Introducing institutional, legal and policy reforms that affect water use, regulation and governance are among the keys to addressing the challenges of the water sector in Arab countries, the report suggested.

“Arab states need to shift the focus from large-scale investments in supply-side projects and instead concentrate on demand-side policies that control and regulate water access, promote irrigation and water use efficiency, and prevent water pollution,” the report said.

The report said that a green development agenda for Arab countries would generate economic dividends, while improving environmental and social conditions.

“In addition to meeting the demand for change, an Arab green economy will address the shortfalls of past Arab economic performance, from poverty and unemployment to food and water security threats,” the survey indicated.

In agriculture, the report said that most water irrigation systems in Arab countries were inefficient and that agriculture was already using over 85 per cent of available natural freshwater resources, with an efficiency of less than 50 per cent on average and as low as 30 per cent in many Arab countries.

It proposed applying a more sustainable approach to the use of limited land and water resources, introducing subsidies and land reforms, and empowering farmers and agricultural workers.

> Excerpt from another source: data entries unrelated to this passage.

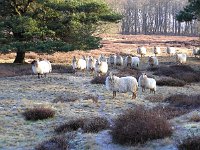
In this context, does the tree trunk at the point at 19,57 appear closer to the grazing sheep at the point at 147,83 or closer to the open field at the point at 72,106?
the open field at the point at 72,106

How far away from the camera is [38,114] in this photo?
46.1ft

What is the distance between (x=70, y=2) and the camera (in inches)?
1248

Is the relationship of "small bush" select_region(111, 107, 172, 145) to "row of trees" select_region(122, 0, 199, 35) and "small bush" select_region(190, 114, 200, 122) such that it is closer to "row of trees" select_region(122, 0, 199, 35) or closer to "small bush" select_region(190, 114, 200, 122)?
"small bush" select_region(190, 114, 200, 122)

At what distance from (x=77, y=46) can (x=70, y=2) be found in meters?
3.48

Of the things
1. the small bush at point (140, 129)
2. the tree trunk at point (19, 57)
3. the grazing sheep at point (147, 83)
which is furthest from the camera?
the tree trunk at point (19, 57)

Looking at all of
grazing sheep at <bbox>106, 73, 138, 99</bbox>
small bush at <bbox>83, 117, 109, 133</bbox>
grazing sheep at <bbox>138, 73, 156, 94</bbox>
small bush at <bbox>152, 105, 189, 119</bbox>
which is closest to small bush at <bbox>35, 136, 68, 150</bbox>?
small bush at <bbox>83, 117, 109, 133</bbox>

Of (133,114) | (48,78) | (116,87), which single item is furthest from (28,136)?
(48,78)

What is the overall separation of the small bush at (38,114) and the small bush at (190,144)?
5.74 meters

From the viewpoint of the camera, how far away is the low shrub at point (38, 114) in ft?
45.8

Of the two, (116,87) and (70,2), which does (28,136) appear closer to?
(116,87)

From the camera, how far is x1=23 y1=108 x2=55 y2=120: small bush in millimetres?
13960

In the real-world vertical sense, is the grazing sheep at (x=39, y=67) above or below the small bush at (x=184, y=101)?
above

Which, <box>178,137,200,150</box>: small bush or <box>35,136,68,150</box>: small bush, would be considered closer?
<box>178,137,200,150</box>: small bush

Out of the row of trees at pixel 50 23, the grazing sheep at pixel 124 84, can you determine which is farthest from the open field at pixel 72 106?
the row of trees at pixel 50 23
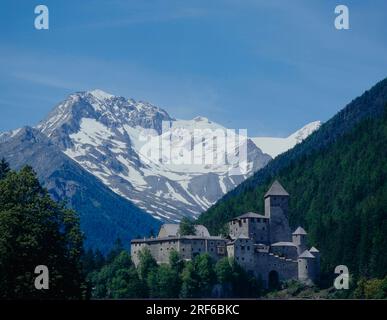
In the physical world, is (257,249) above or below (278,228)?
below

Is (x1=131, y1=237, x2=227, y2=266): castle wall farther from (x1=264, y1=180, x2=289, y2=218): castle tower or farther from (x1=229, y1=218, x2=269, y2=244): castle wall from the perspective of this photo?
(x1=264, y1=180, x2=289, y2=218): castle tower

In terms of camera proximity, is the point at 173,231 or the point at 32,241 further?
the point at 173,231

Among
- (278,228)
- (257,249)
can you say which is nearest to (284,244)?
(278,228)

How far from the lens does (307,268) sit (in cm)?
10962

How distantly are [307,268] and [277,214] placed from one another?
15280 millimetres

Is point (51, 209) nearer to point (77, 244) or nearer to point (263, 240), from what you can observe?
point (77, 244)

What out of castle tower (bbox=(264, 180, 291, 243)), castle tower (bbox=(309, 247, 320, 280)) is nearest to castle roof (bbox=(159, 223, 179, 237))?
castle tower (bbox=(264, 180, 291, 243))

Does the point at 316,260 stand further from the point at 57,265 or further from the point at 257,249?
the point at 57,265

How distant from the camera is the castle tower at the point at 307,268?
108875mm

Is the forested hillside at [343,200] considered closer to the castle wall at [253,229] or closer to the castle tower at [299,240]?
the castle tower at [299,240]

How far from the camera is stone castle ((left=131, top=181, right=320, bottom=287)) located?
109 metres

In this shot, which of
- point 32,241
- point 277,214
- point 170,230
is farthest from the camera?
point 170,230

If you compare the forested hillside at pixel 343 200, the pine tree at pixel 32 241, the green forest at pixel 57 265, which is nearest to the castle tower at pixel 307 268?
the forested hillside at pixel 343 200

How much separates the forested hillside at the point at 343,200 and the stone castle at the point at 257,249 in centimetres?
367
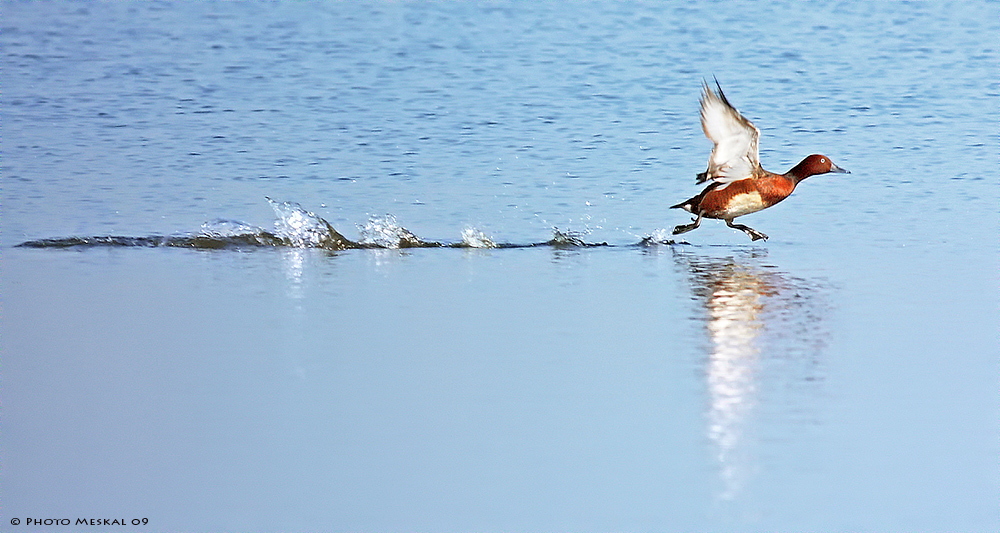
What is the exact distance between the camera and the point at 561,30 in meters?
17.5

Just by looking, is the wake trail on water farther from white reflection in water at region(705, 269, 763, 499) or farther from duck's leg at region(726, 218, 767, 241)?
white reflection in water at region(705, 269, 763, 499)

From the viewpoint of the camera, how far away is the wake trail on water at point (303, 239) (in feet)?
27.7

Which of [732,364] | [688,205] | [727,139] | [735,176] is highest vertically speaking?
[727,139]

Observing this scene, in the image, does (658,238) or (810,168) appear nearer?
(658,238)

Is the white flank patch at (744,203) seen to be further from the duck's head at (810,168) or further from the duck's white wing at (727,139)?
the duck's head at (810,168)

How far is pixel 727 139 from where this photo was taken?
28.0ft

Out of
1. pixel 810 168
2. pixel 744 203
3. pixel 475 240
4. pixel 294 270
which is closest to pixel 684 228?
pixel 744 203

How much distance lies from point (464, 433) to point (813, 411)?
1.11 m

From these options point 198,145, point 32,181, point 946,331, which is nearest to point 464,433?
point 946,331

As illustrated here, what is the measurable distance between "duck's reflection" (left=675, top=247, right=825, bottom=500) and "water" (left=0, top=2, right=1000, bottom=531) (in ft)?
0.08

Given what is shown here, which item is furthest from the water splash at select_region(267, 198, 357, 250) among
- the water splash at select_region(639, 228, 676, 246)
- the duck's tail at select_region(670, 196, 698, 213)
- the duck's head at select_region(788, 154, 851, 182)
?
the duck's head at select_region(788, 154, 851, 182)

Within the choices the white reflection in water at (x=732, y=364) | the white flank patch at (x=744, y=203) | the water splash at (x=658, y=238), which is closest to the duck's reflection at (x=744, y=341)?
the white reflection in water at (x=732, y=364)

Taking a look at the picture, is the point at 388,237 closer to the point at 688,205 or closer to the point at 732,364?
the point at 688,205

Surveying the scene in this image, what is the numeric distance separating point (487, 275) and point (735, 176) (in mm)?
1911
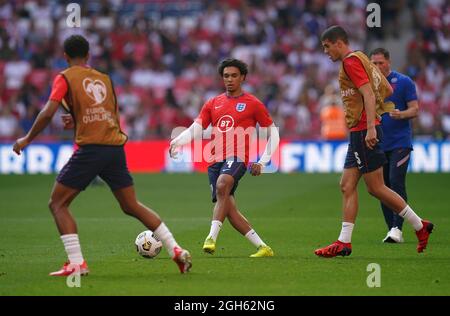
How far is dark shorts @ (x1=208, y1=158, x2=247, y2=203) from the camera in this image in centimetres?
1138

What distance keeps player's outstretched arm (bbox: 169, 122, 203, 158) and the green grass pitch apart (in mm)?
1266

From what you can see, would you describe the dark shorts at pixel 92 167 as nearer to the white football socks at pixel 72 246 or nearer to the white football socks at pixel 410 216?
the white football socks at pixel 72 246

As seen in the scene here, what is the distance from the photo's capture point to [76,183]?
9.63 m

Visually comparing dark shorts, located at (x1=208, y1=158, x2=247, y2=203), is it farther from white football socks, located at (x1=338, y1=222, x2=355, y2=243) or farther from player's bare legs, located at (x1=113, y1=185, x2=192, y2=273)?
player's bare legs, located at (x1=113, y1=185, x2=192, y2=273)

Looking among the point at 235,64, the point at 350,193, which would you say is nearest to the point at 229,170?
the point at 235,64

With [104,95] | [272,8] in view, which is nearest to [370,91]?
[104,95]

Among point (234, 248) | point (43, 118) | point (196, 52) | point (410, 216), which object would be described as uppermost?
point (196, 52)

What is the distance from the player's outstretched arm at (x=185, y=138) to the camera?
443 inches

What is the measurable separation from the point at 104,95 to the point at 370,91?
2.98 m

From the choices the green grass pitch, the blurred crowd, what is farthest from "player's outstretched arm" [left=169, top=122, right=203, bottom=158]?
the blurred crowd

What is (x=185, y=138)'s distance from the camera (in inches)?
452

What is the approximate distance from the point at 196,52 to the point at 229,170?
22.1 m

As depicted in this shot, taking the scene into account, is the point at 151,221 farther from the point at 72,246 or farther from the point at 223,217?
the point at 223,217
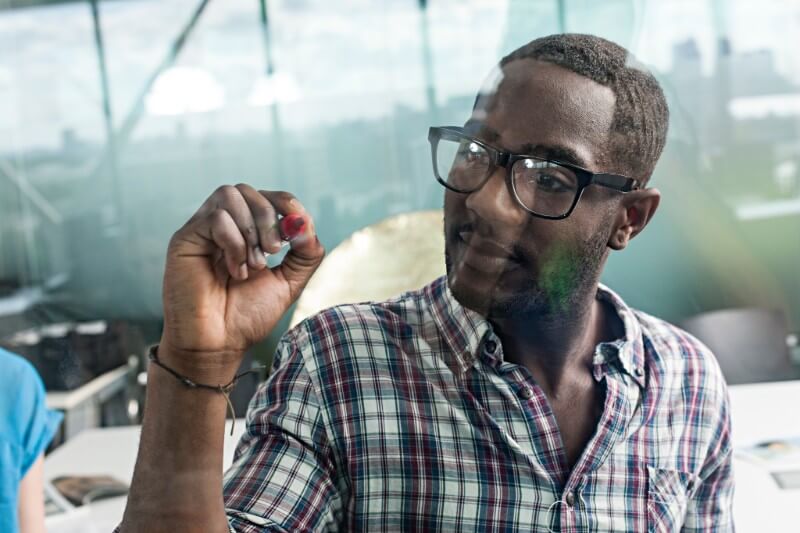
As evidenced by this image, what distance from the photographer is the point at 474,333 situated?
61 centimetres

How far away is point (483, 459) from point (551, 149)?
0.24 m

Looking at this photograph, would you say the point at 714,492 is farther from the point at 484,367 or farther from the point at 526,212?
the point at 526,212

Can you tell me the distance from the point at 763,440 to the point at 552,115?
0.45 metres

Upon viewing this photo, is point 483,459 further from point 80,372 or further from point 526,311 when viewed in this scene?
point 80,372

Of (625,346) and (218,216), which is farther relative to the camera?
(625,346)

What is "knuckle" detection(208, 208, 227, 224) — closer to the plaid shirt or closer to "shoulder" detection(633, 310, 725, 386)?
the plaid shirt

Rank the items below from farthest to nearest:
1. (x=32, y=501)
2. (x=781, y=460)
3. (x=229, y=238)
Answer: (x=32, y=501) < (x=781, y=460) < (x=229, y=238)

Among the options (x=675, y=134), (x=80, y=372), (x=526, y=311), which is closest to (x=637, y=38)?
(x=675, y=134)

The report also criticised solid waste management in Arab states.

“The waste management sector in the Arab countries is characterised by underdevelopment, underinvestment and high-risk ‘waste dumping’ practices,” the study said.

It indicated that although the volume of waste generated was increasing alarmingly, many Arab countries lacked national strategies or integrated plans for municipal solid waste management.

President of the Jordan Environment Society Mohammad Masalha said that the report showed the Arab region’s potential for shifting to a green economy in order to achieve sustainable growth.

“This report represents a clear action plan for Arab countries to identify loopholes and follow proposed measures that can help improve the environment and push economic growth,” Masalha said.

The report analysed the shortcomings in vital sectors in the Arab world, including agriculture, water, industry, transportation, cities and buildings, solid waste management, energy and tourism, and proposed reform measures.